More specifically, for TMJD, a coalescence of symptom and outcome measurements could be profound. For example, one might consider measurements and reporting of pain as pioneered by the Oxford Pain Research Center. This Pain Center, in generating or evaluating systematic reviews of acute pain, prefers validated visual analog scales (VAS) to report pain, specifically includes randomised, double-blind, single-dose studies in patients with moderate to severe pain, and looks for outcomes of 50% pain relief at 4–6 hours. The analog for TMJD could be VAS of symptoms pre-therapy and 3-months post-therapy. Post-therapy reporting would include both the number and percentage of patients with 50% pain relief for both the experimental and control group.
This would, however, necessitate having clinical scientists register their trials, select and implement interventions and comparisons in a standard, randomized, blinded fashion, and completely report these results using the CONSORT guideline (e.g.:). Were this to occur it would substantially improve the evidence-base, reduce the variation in care and improve knowledge of patient outcomes. Moreover, there are also guidelines (e.g.: TREND) to help researchers improve the transparency or clarity of non-randomized designs reports.

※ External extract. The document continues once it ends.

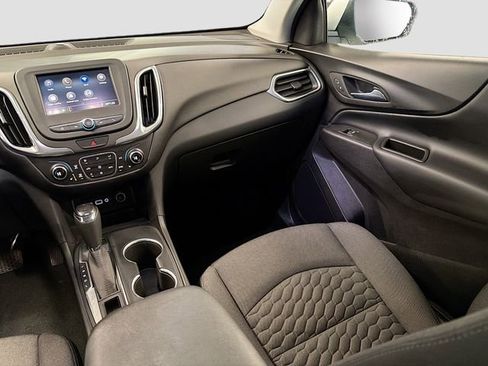 Used 2020 Chevrolet Equinox LT image 22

There are at least four limitations to our study. First, several instruments exist to assess the methodological quality of systematic reviews, but not all of them have been developed systematically or empirically validated and have achieved general acceptance. Furthermore, since their development, considerable empirical research has accumulated about potential sources of bias in systematic reviews. For example, recent methodological research has highlighted the potential importance of publication language and publication bias in systematic reviews. As an attempt to address the slightly varying perspectives of these instruments, we averaged the outcomes of each instruments. Moreover, the average of the group of does not differ radically from the assessment of any individual instrument. This suggests that the average is a reasonable estimate of the quality.

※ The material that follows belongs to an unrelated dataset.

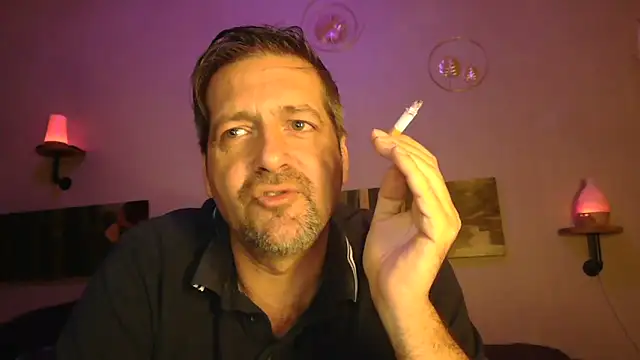 Snapshot of matrikes1 chatting on December 27, 2024, 8:28 pm matrikes1 online show from December 27, 2024, 8:28 pm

Second, our searches identified 211 studies, of which 22 (10.4%) were in excluded languages. Thus, while we attempted to capture the majority of the published literature, we clearly missed a significant portion of the literature. Third, we did not examine the reference lists of the identified articles, further increasing the probability of missed information. Forth, to extrapolate our results to the care of individual patients would be difficult. All patients vary with regard to their pathology and clinical characteristics and need a personalized approach to care. Although the overall outcomes of TMJ surgery in clinical trials may not be different than non-surgical care, TMJ surgery may still be the best option for specific patients and should be a treatment that should not be forgotten.
The most troubling aspect of our findings involves the ethics of trials that do not meet international standards of conduct, and the care of patients that is not based on high levels of evidence. The potential implications of this failing is clearest to understand in terms of the U.S. Supreme Court ruling in Daubert v. Merrell Dow. In this case the Supreme Court applied the Federal Rules of Evidence for causality of harm, based on the highest level of evidence. This ruling supplanted the common-law test of Frye v. United States, which based rulings on local practice customs. Thus one might imagine that legal suits could arise from the application of trial methodology or clinical practice that does not meet international standards.